_SUPPLIED MATERIAL:_
++++++++++
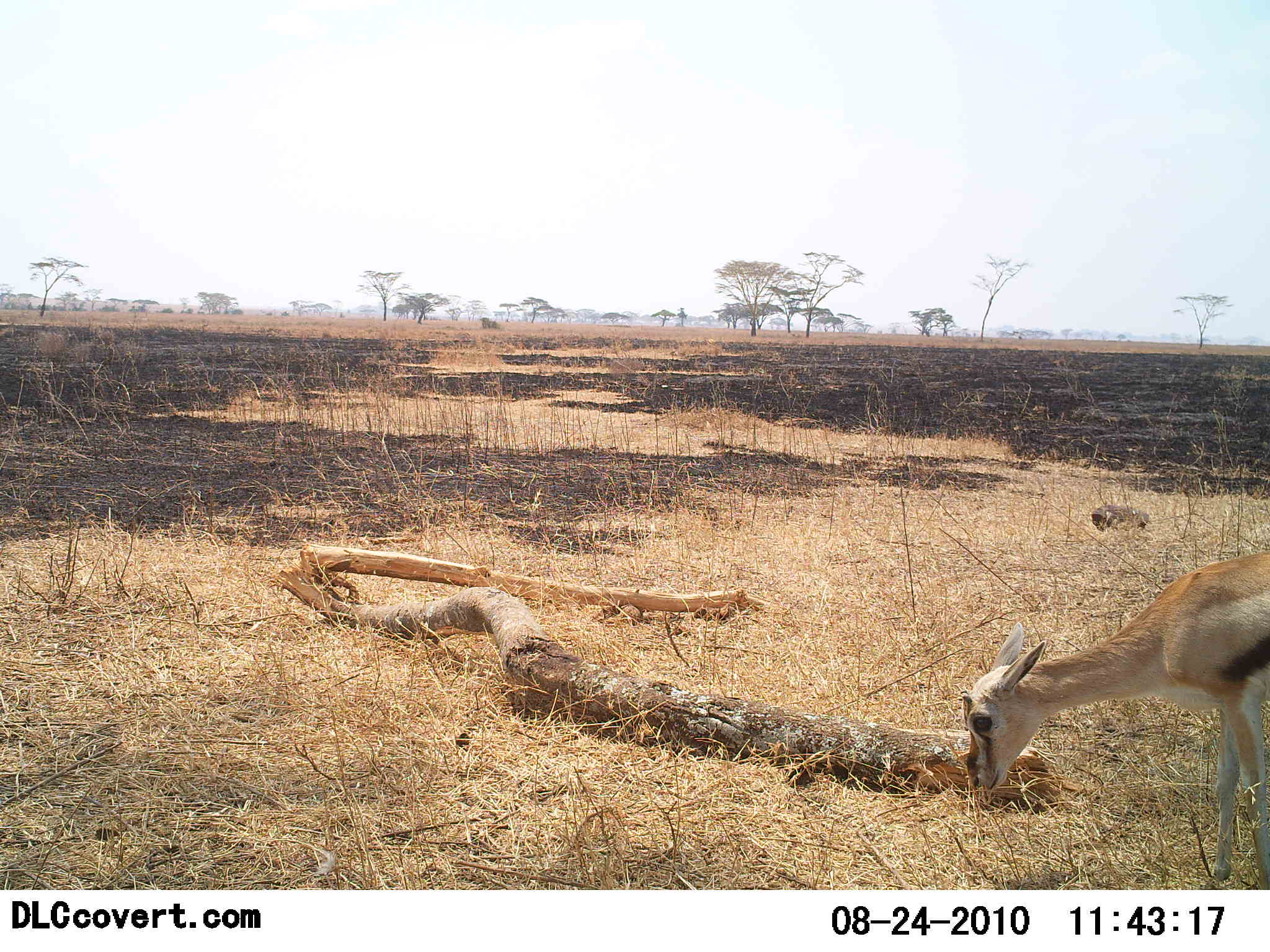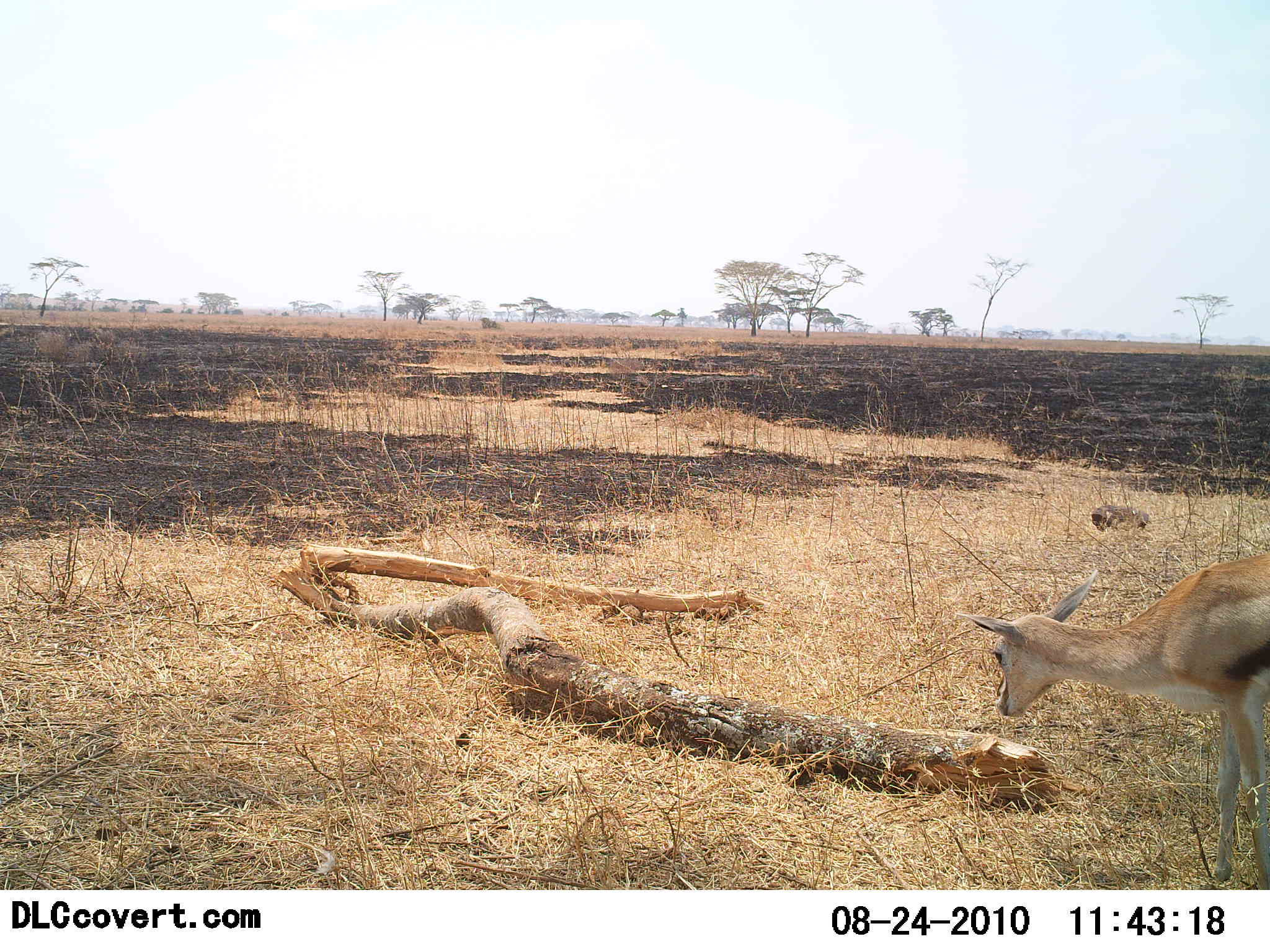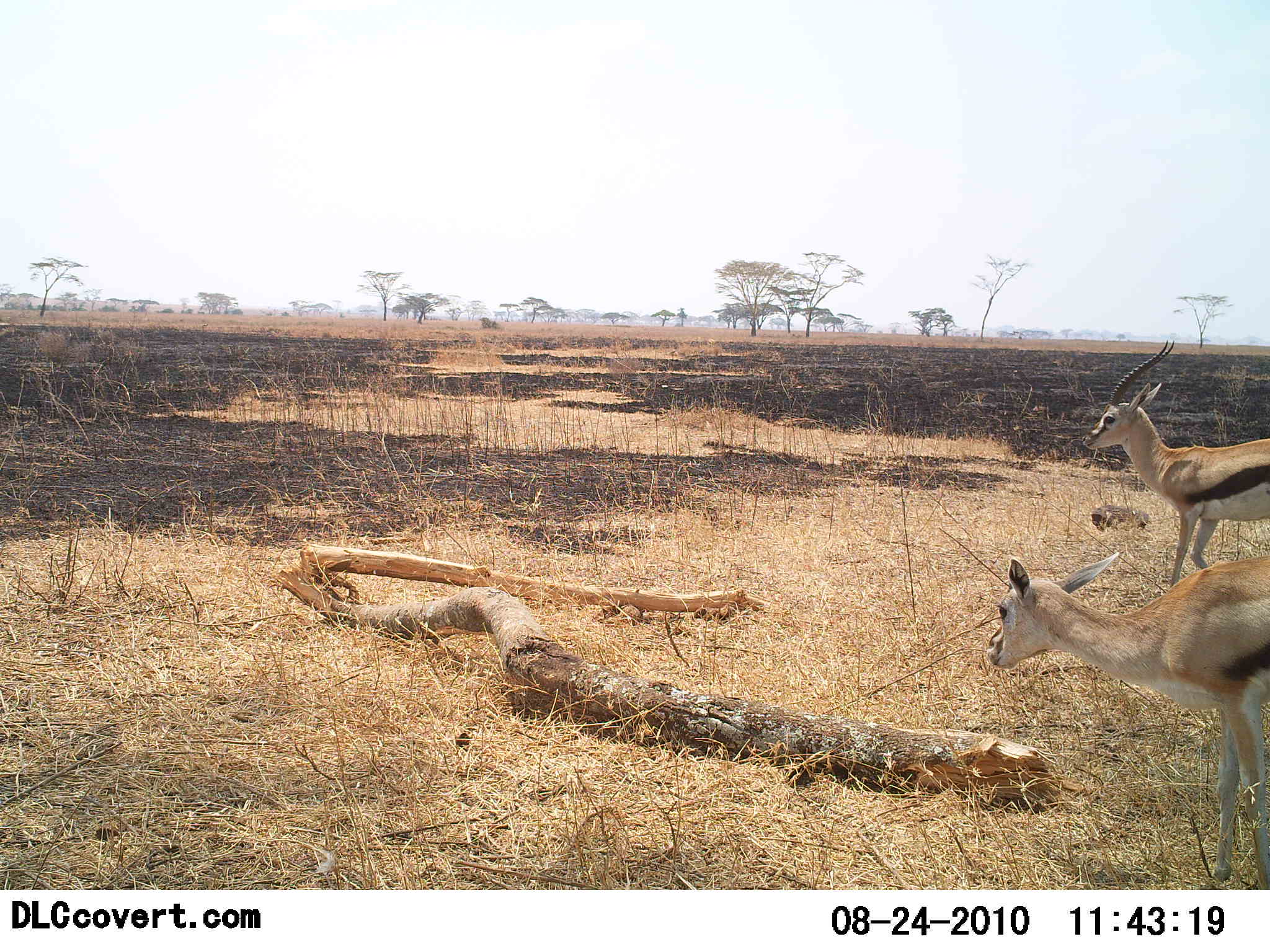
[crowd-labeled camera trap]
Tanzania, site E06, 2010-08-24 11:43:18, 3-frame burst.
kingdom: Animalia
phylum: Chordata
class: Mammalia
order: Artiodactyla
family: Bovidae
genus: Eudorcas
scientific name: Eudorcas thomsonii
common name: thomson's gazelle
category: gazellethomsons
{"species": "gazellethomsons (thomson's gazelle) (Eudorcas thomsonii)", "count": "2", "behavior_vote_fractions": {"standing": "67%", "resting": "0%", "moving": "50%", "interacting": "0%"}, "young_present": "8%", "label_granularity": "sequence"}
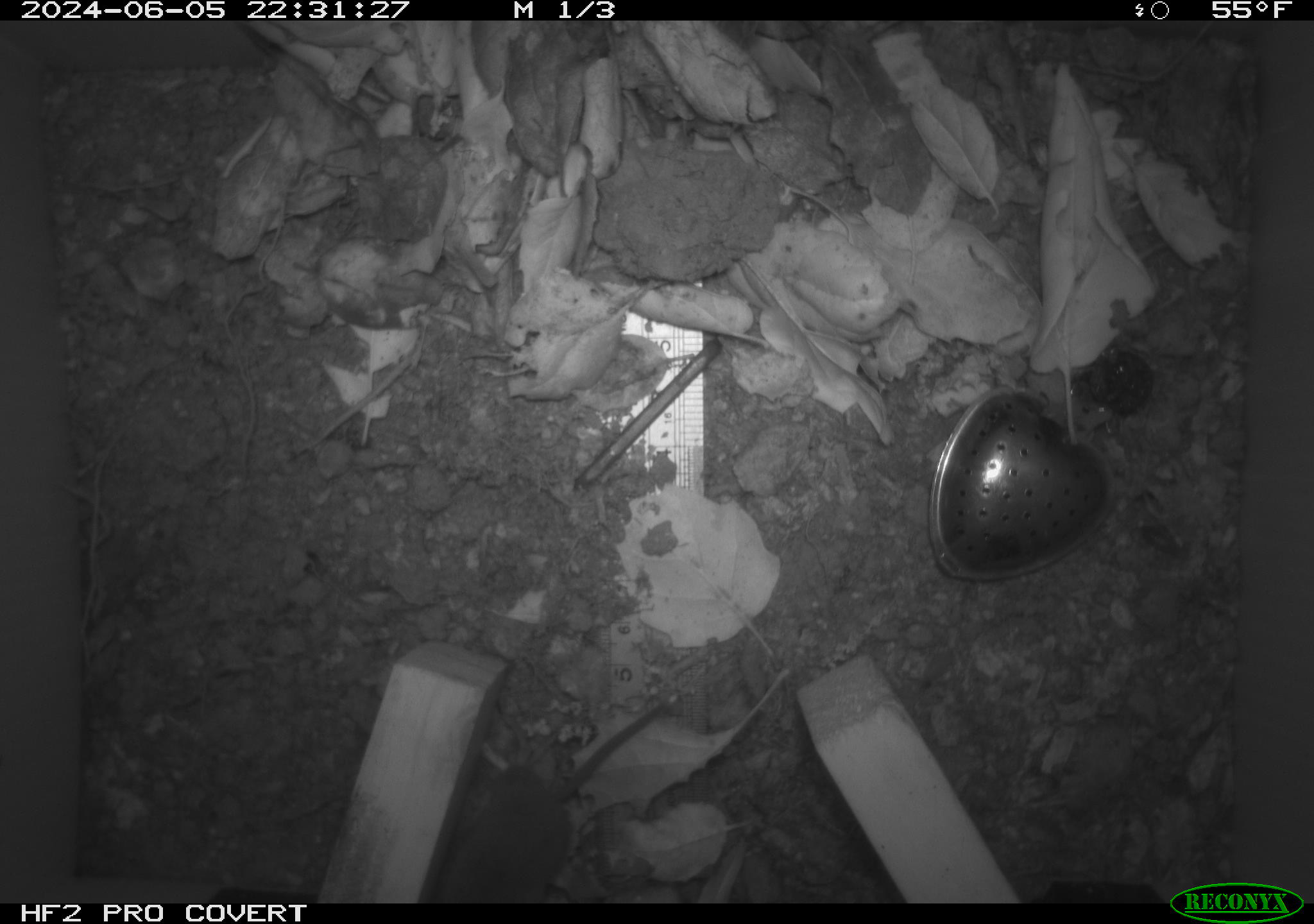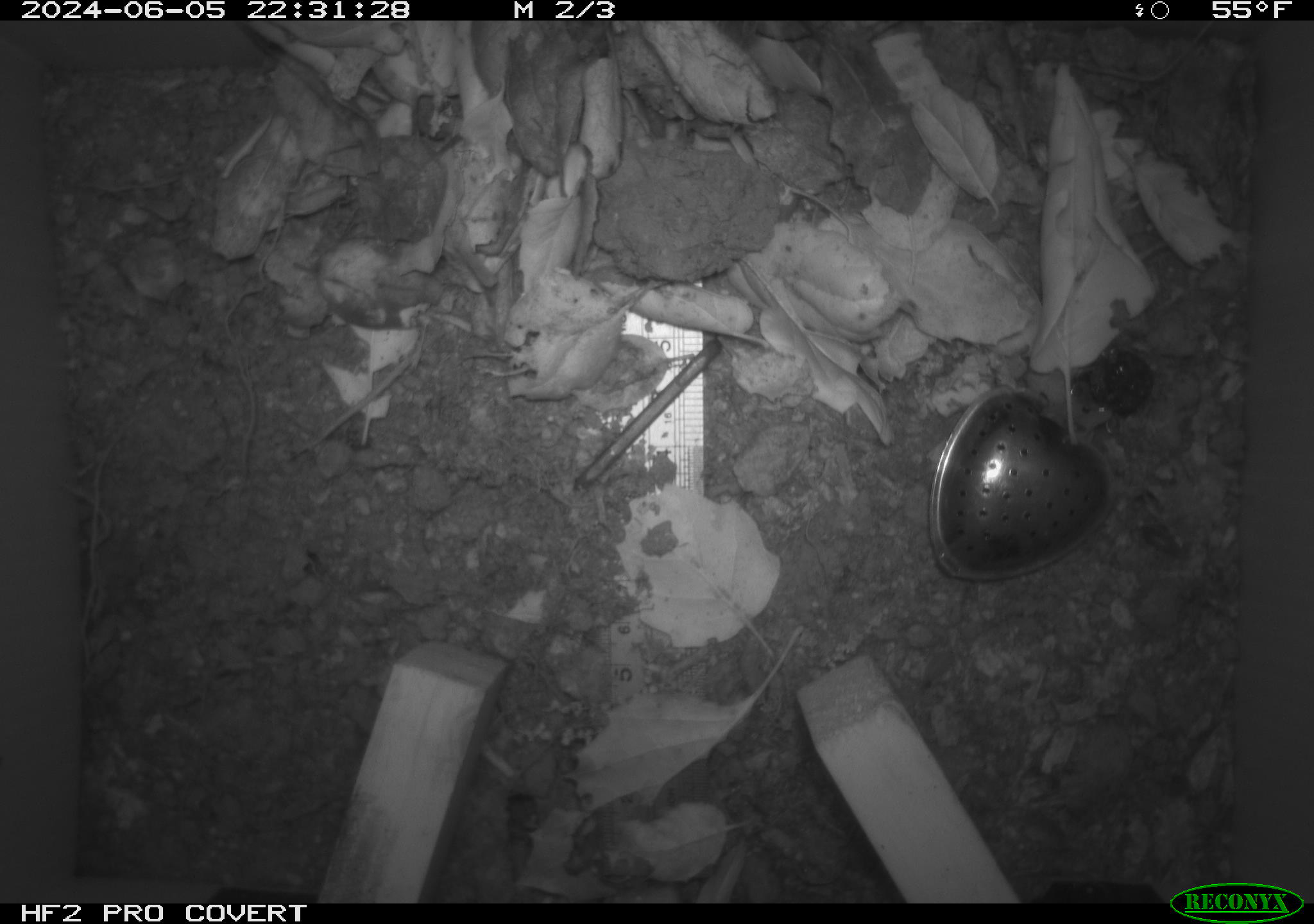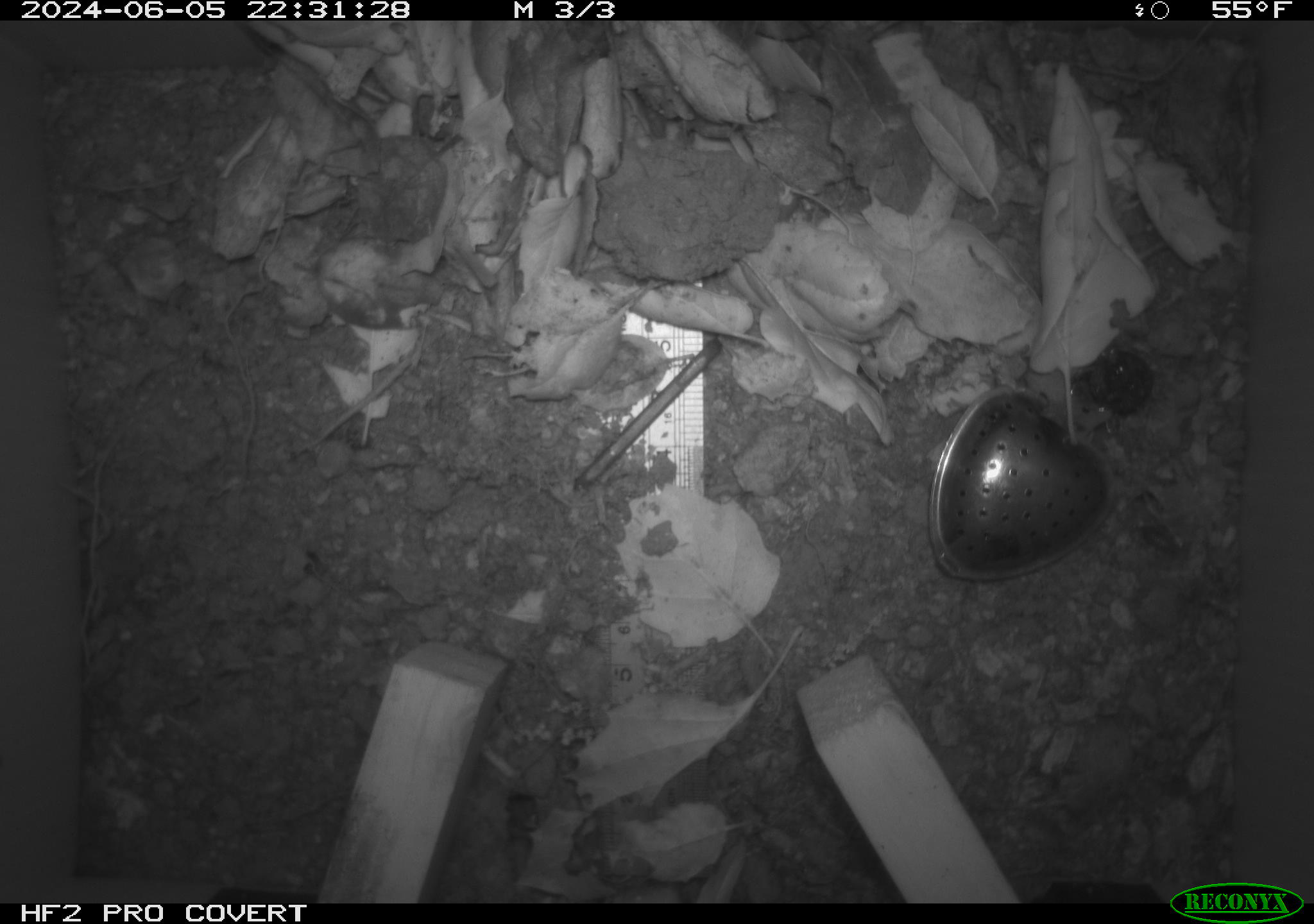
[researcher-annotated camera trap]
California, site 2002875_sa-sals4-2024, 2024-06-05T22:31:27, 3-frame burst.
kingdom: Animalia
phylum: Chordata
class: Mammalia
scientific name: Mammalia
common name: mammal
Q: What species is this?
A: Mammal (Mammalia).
++++++++++
_DIRECTIONS FOR THIS TASK:_
The whole listing should be transcribed exactly, though its pictures must be left out.

_SOLUTION BELOW:_
[crowd-labeled camera trap]
Tanzania, site E06, 2010-08-24 11:43:18, 3-frame burst.
kingdom: Animalia
phylum: Chordata
class: Mammalia
order: Artiodactyla
family: Bovidae
genus: Eudorcas
scientific name: Eudorcas thomsonii
common name: thomson's gazelle
category: gazellethomsons
{"species": "gazellethomsons (thomson's gazelle) (Eudorcas thomsonii)", "count": "2", "behavior_vote_fractions": {"standing": "67%", "resting": "0%", "moving": "50%", "interacting": "0%"}, "young_present": "8%", "label_granularity": "sequence"}
[researcher-annotated camera trap]
California, site 2002875_sa-sals4-2024, 2024-06-05T22:31:27, 3-frame burst.
kingdom: Animalia
phylum: Chordata
class: Mammalia
scientific name: Mammalia
common name: mammal
Q: What species is this?
A: Mammal (Mammalia).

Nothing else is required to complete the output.